Task instructions ▸
Please answer from the interview with Xiao Lyu below: at which school did Xiao pursue an MFA in illustration?

Document text ▸

Today we’d like to introduce you to Xiao Lyu.
Hi Xiao, can you start by introducing yourself? We’d love to learn more about how you got to where you are today.
Hi! I first started my career as a graphic designer after my undergrad program, and to further develop my possibilities I participated in different artists’ workshops and started to work as a gaming artist mainly focusing on character design and visual advertising. Along with collaborations with different companies and commercial cases, I had more clients coming to me. Then I started to get interested in illustration. It’s also a profession related to visual art but requires more expression and narrative. So, I decided to come to the USA and pursue my MFA in illustration at the Fashion Institute of Technology in NYC.
Now I provide various visual artistic expressions, ideas, and solutions, with my mixed visual language. I do different visual arts like illustrations for advertising, graphic novels, gaming art, and editorial illustration is also what I’m interested in. And ‘variety’ is what I’m proud of myself for and what my clients feel right about me. I could give multiple possibilities for their visual needs and quickly reach a consensus. Right now, I’m focusing on developing a unique personal style with balanced combinations of abstract and realistic styles that I’m interested in and good at, and its flexibility is what I value.
Would you say it’s been a smooth road, and if not, what are some of the biggest challenges you’ve faced along the way?

Dataset content ▸
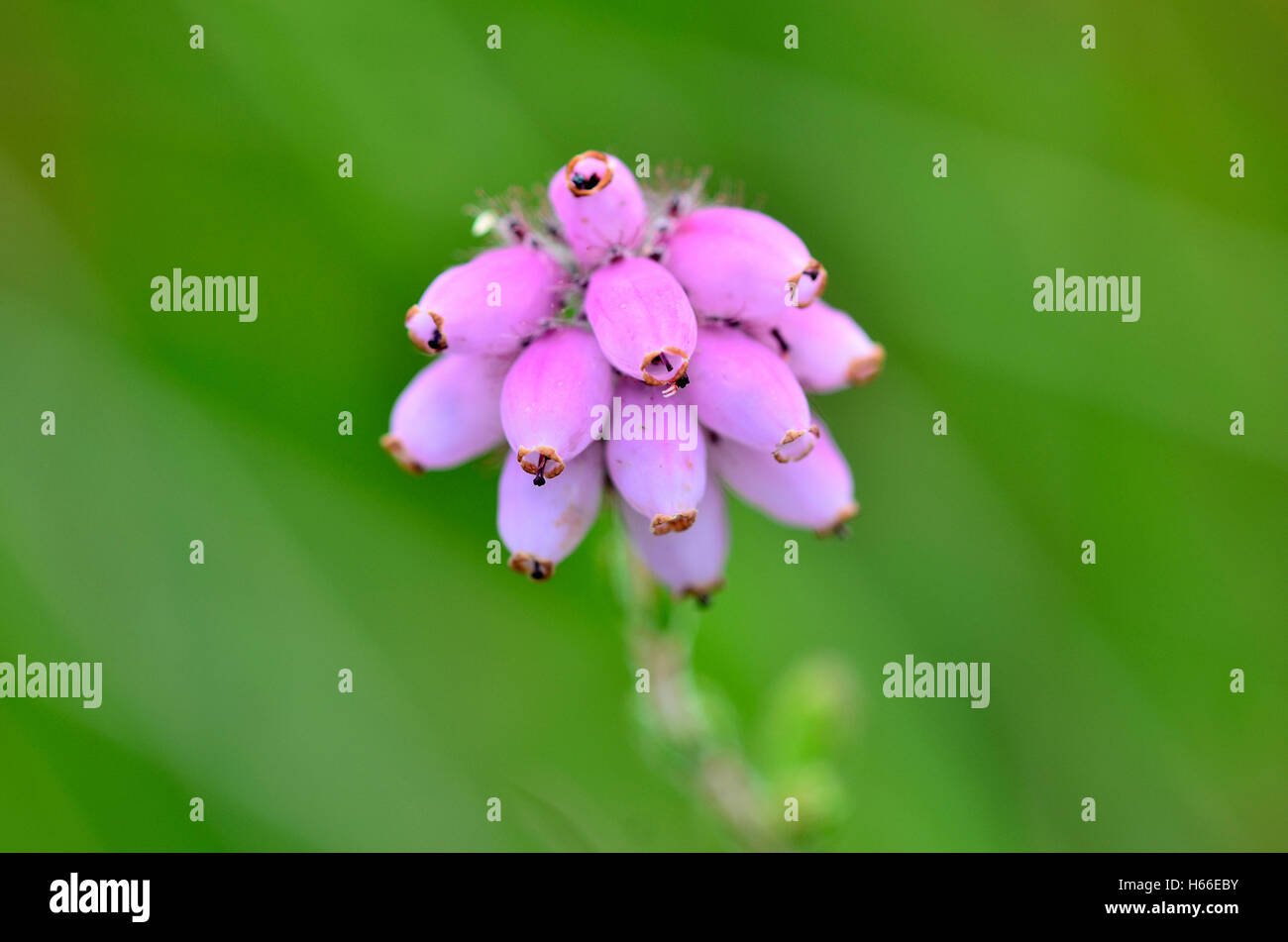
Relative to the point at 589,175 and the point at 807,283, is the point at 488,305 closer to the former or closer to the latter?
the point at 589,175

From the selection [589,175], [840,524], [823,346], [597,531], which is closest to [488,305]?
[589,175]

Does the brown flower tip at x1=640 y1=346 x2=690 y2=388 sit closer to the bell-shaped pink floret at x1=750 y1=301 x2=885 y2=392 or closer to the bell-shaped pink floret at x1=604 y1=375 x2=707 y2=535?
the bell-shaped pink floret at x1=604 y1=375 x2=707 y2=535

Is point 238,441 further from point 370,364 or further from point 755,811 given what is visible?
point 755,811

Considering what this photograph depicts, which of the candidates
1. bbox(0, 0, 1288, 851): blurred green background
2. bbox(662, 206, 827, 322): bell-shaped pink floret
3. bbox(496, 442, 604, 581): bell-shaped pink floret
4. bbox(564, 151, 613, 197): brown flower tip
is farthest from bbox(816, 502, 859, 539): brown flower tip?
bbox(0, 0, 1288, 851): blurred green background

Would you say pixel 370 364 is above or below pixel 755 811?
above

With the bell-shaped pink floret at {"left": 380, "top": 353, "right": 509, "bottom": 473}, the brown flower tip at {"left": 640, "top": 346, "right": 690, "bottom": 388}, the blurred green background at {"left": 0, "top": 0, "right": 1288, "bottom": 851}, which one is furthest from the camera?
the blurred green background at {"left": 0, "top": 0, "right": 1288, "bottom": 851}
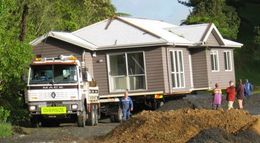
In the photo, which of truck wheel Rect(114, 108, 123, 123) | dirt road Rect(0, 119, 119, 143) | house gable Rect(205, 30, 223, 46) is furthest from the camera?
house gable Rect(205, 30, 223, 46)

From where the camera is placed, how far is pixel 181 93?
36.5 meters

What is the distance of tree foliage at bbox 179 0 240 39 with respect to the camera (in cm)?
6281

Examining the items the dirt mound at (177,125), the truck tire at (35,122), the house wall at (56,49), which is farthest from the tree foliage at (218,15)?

Written solution ▸
The Fashion Institute of Technology in NYC.